TASK GOAL:
When the line containing "category: wildebeestblue" appears in the entries below, begin printing there and stop after the line containing "genus: Felis"; print each of those lines exactly and no other line.

___ WORKING DATA

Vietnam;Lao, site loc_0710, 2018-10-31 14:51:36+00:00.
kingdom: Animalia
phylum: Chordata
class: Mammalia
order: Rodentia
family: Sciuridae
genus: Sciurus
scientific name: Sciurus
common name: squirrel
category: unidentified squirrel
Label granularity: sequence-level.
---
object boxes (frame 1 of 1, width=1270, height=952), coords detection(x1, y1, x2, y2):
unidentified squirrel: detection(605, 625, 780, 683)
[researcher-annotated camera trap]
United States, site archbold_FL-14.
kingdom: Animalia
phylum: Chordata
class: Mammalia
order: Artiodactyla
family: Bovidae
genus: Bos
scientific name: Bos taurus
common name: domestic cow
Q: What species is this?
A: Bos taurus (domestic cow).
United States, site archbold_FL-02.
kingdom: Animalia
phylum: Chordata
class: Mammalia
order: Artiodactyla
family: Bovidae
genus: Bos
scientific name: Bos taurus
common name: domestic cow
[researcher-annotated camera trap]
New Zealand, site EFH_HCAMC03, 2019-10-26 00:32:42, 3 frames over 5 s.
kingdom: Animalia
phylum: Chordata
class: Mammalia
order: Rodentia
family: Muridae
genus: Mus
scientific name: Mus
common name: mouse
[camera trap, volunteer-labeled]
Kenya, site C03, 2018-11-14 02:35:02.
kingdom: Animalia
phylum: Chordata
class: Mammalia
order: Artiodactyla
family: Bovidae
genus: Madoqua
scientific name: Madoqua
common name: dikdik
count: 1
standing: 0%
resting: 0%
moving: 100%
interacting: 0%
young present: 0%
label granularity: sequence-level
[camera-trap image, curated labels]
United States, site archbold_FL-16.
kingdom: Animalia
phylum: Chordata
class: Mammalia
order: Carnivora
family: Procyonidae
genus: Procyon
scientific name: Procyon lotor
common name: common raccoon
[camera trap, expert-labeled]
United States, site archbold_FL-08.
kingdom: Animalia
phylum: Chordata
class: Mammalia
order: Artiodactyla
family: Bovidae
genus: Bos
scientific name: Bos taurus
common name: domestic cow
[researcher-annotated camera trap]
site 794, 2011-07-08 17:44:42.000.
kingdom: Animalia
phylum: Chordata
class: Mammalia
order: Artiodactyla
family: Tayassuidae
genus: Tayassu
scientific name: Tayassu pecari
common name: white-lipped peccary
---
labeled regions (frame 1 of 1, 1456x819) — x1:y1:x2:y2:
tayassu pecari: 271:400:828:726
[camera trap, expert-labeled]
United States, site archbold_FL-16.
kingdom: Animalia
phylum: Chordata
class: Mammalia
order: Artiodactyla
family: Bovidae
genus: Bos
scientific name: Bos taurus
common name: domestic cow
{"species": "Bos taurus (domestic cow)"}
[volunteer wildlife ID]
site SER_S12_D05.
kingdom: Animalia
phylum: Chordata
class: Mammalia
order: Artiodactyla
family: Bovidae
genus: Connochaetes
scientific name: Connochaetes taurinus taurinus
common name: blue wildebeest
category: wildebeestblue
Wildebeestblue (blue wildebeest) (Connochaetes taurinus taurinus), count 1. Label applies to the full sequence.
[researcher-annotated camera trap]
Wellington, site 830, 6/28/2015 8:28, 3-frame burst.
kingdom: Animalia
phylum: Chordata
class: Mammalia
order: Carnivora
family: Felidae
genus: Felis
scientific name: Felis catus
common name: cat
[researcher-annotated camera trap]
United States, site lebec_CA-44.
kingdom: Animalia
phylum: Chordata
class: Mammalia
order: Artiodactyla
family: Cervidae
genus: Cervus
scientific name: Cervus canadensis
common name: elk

______

EXERCISE ANSWER:
category: wildebeestblue
Wildebeestblue (blue wildebeest) (Connochaetes taurinus taurinus), count 1. Label applies to the full sequence.
[researcher-annotated camera trap]
Wellington, site 830, 6/28/2015 8:28, 3-frame burst.
kingdom: Animalia
phylum: Chordata
class: Mammalia
order: Carnivora
family: Felidae
genus: Felis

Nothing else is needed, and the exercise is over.